### The problem
Render the sentence "Wolves only come in a few different colors." from the forum thread on photo colorization below into Spanish.

### Text segment
__________________________________________________

The wolves are rendered well, the flowers not. Wolves are camo. Flowers are the opposite. They want to stand out from the background. So the machine doesn't handle them well. The green stripe on the truck also fits this.

To take this idea forward, look at the image of the puppies against the grass. They are not camo. Their colour is the product of breeding, therefore they do not render so well as the wolves. There might be something useful here to measure whether or not an animal is being viewed in its natural environment.

munificent · on Jan 8, 2016

> Wolves are camo. Flowers are the opposite. They want to stand out from the background. So the machine doesn't handle them well.

There is a simpler explanation. Wolves only come in a few different colors. Flowers come in a variety of colors. Therefore, there are only a couple of correct answers for coloring a wolf, but a wide variety of completely incompatible answers for coloring a wolf.

You are right that flowers come in a variety of colors because they want to stand out. But I don't think the neural net understands that. It just knows that a gray flower could be any color while a wolf is confidently going to be some kind of brown.

sandworm101 · on Jan 8, 2016

I wouldn't want to be the one to tell this guy that wolves are all 'some kind of brown'.

https://media2.wnyc.org/i/620/372/c/80/1/485198177.jpg

munificent · on Jan 8, 2016

Ugh. Seriously? Didn't we all discuss literally yesterday about pedantic misinterpretation of text on the Internet?

This article is about colorization, which means taking shades of gray and selecting a hue and saturation for them. The brightness is effectively fixed because, guess what, a black and white image can convey brightness already.

Obviously, black and white coloration on wolves falls outside of this because those are more or less already correct in the black and white image.

Now look at that picture you linked. What do you see? White: doesn't need much coloration. Black: uh, also doesn't need much coloration. Slightly brownish gray: like I said, wolves are all some kind of brown.

Show me a blue wolf, or a green wolf, then we'll have something interesting to talk about. But most wolves, like almost all mammals, have coloration pretty much limited to dull warm colors and tints and shades of those. Here's a picture for you:

https://en.wikipedia.org/wiki/Canis#/media/File:Canis.jpg

What do you see?

krapp · on Jan 8, 2016

>Didn't we all discuss literally yesterday about pedantic misinterpretation of text on the Internet?

No, we all literally did not.

nkron · on Jan 8, 2016

Very cool results. Seems like with some extra human intervention this would produce very good results.

Shameless plug: I built an online tool to colorize photos using WebGL. It's all manual but it's easy to get started and doesn't require any additional software. http://www.colorizephoto.com

ghrifter · on Jan 8, 2016

Awesome site! I like the Clint Eastwood "Color Picker" :)

tacos · on Jan 8, 2016

I'd like to commend the author for the tone of this article.

It's the right mix of "paper" and "blog post." It's an experiment that sort of flops and there will be a variety of "yay for tech!" and "I can't wait to see a movie where various body parts of people remain black and white!" in the comments here regardless.

Presenting it as an experiment, clearly explaining what you tried, then detailing some future thoughts and saying "it kind of works" was refreshing and honest. Thank you.

__________________________________________________

Dataset items:
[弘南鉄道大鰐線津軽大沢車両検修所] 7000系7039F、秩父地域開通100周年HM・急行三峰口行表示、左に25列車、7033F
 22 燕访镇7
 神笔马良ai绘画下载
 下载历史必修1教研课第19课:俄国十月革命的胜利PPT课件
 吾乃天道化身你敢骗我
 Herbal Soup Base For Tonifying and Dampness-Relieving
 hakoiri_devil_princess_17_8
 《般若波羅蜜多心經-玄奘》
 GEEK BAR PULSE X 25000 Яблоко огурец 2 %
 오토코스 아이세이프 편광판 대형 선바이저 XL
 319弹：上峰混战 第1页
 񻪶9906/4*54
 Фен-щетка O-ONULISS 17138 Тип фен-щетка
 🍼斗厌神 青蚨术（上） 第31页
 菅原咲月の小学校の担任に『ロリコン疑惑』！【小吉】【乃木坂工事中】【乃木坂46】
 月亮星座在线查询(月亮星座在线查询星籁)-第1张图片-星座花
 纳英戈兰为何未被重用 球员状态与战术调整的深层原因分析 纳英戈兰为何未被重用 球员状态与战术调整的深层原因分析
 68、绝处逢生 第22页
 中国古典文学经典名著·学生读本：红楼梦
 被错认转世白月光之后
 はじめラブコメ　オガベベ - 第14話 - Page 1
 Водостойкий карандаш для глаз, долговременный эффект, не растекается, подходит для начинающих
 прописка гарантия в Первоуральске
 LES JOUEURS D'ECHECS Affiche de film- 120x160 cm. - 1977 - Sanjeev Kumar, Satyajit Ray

__________________________________________________

### Answer section
Los lobos solo tienen unos pocos colores distintos.